→ Requirement A
In the article on handling medical emergencies at events, what is the #1 cause of a delayed response for emergency services?
→ Requirement B
From the article on handling medical emergencies at events, return the stretch from "If you’re looking" through "the Containment Fee.", copied word for word.

═══ Source extract

– derived from “To A Mouse” by Robert Burns
Despite what would be countless hours in planning and organizing an event, inevitably there is a chance of something going wrong. Whether it be bad weather, a power outage, an act delayed in travel, or a miscommunication resulting in far too few event staff on hand, there will always be challenges. How you handle and overcome the challenges thrown before you will often directly impact the result at the end. For this very reason, there are 3 things every event manager should know in case that challenge is a medical emergency.
Location, Location, Location
When calling for help location is key. Be sure to have on hand the following:
- The actual physical address of your venue
- The location in the venue where your event is
- The actual location of the emergency within the event
Having the wrong location is the #1 cause of a delayed response for emergency services. Do your best to prevent misinformation when the emergency actually happens.
Who You Gonna Call?
The vast majority of communities in the United States use 9-1-1 as their emergency number, however, there may be some exceptions. The use of 9-1-1 is more localized than you may realize. Incoming calls are routed to a Public Safety Answering Point that could be operated by the town, county, or even the state.
It is also good to have the non-emergency phone numbers for Police, Fire Department, and EMS. You do not want to use the emergency number for a non-emergent situation. In all likelihood, these numbers will be all different from one another but can come in handy especially where permitting and street closures are scheduled.
If you’re looking to call the Ghostbusters, their number happens to be 555-2368. Don’t worry, after all these years, they’re still ready to believe you. Mention Event Medical Services NYC and they’ll give you 10% off the Containment Fee.
You need to be able to document as much as you can yourself. Do not depend on the responders to provide you with any detailed information. If it is a medical emergency the responding agencies are covered entities under the Health Insurance Portability and Accountability Act (HIPAA) and will not release any of the guest’s Protected Health Information (PHI). This does NOT stop you from finding out yourself by directly asking the patient, bystander, or witness for the information.
Key demographic information such as name, age, what happened, where they are being taken (if being removed from the event) and a way to contact the guest should be the main priorities. Following up with a guest who has experienced an emergency at the event is vital from a guest services perspective. In order to do so you need to have their name and either an e-mail or a phone number.

══════
═══ Stored data

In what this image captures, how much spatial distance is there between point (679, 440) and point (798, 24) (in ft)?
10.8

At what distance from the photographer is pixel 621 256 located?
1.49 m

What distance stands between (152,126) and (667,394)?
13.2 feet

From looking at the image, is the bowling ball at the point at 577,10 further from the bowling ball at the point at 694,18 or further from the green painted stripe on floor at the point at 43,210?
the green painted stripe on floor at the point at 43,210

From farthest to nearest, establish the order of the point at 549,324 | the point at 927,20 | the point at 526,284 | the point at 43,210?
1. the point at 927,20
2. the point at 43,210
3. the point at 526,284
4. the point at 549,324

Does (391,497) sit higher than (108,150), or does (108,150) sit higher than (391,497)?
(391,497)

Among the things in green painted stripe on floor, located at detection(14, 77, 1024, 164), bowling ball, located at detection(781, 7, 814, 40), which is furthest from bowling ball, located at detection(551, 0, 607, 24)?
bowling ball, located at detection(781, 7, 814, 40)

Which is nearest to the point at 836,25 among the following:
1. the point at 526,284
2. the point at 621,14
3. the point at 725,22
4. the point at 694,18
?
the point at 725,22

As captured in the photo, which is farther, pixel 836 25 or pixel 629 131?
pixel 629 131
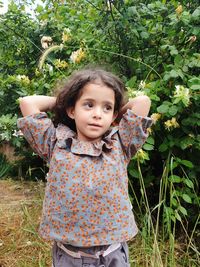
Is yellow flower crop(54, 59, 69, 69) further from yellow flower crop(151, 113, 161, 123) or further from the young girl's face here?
the young girl's face

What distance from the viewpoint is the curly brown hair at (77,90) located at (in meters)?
1.59

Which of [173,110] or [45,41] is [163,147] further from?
[45,41]

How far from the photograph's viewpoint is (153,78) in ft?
8.00

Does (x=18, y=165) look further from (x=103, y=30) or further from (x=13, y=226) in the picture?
(x=103, y=30)

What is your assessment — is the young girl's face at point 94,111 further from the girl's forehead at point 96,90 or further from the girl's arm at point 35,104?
the girl's arm at point 35,104

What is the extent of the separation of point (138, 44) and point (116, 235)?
141 cm

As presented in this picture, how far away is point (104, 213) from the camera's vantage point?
4.82 ft

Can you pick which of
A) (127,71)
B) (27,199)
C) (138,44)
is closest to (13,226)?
(27,199)

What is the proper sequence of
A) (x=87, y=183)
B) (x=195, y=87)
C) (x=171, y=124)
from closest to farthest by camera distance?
(x=87, y=183) → (x=195, y=87) → (x=171, y=124)

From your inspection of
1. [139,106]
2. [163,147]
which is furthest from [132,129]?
[163,147]

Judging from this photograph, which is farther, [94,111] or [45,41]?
[45,41]

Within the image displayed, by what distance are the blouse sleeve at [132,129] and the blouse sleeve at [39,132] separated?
279mm

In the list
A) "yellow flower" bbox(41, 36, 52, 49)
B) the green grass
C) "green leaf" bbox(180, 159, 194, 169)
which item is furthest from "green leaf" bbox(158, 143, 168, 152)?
"yellow flower" bbox(41, 36, 52, 49)

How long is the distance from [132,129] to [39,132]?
369 mm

══════

→ Problem solution A
Having the wrong location.

→ Problem solution B
If you’re looking to call the Ghostbusters, their number happens to be 555-2368. Don’t worry, after all these years, they’re still ready to believe you. Mention Event Medical Services NYC and they’ll give you 10% off the Containment Fee.